Cathedral of St. Nicholas - Its construction began soon after the founding of the city and it was completed some time at the turn of the 14th century. In July 1641 this building was destroyed together with its interior by the fire but construction could soon begin with the aid of charitable donations of a new church. It was erected between 1641 and 1649 in the Baroque style.
The Black Tower rises next to the cathedral, an unmistakable and dominant feature of the city. Under the guidance of Italian builders Hans Spatz, Lorenzo and Vincenc Vogarelli the tower then rose to its giddy height of 72.25 metres.
The walk continues along the street U Cerne veze (At the Black Tower) and its oldest traditional name "Jewish" originated from the Middle Ages recalling the fact that the Jewish community settled here as of the mid 14th century till 1505.
Meat Shops. This is a low but extended corner building in which meat and bread used to be sold. King Charles IV established the meat shops in 1364 because he was dissatisfied with their original location in the middle of the square.
Rabenstejn Tower is is one of the best-preserved parts of the fortifications even containing the remains of the original fortified gallery mounted on cantilevers. The tower was built in the 14th century, however its present appearance dates back to its reconstruction in 1551.
The Salt Gate is named after the salt that was transported here from the mid 16th century from the nearby storehouse to the river bank, loaded onto the boat and transported in the direction of Prague. The next steps along the embankment open up to visitors the romantic view of the confluence of the Vltava and Mal¹e.
Senovazne Square - On the northeast it ends in the Neo-gothic Church of the Holy Family of 1888, the seat of the congregation of nuns of the Order of St. Charles Borromeo. A Baroque statue of St. John of Nepomuk stands next to the church.
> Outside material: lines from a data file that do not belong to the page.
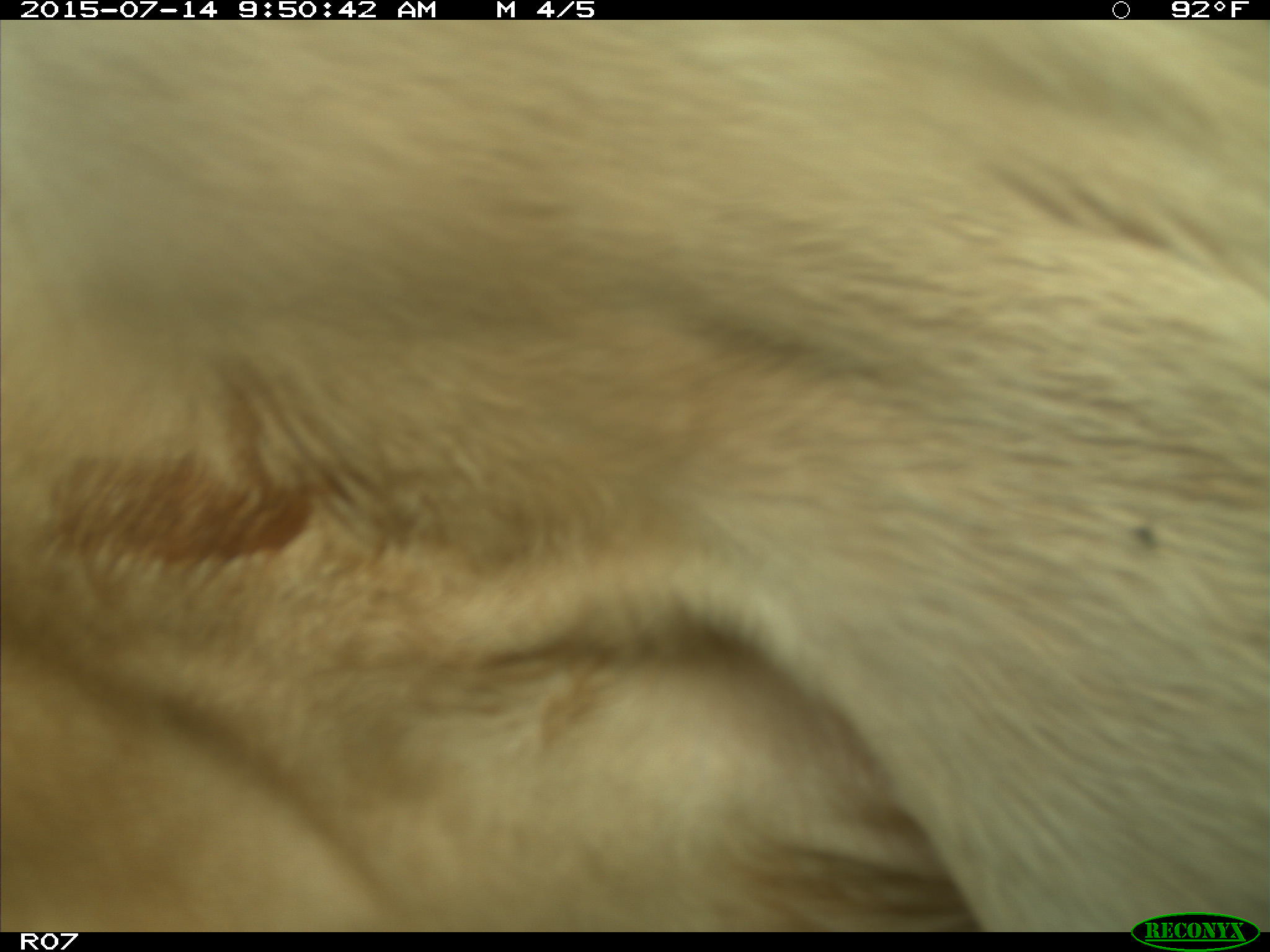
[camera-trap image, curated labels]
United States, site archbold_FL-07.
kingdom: Animalia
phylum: Chordata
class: Mammalia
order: Artiodactyla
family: Bovidae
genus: Bos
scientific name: Bos taurus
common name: domestic cow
Marianske Square - The oldest monument here is the Baroque Marian sculptural group after which the square is named. The people of Ceske Budejovice had it erected in 1716 in gratitude to the city having escaped the plague. You can see the Marian Barracks on the corner of the busy Husova and Prazska Boulevards, another of Sandner's buildings of 1843. During World War One writer Jaroslav Hasek served as a soldier in the barracks here and began writing his book "The Good Soldier Svejk" - the famous Svejk Ceske Budejovice anabasis ended here.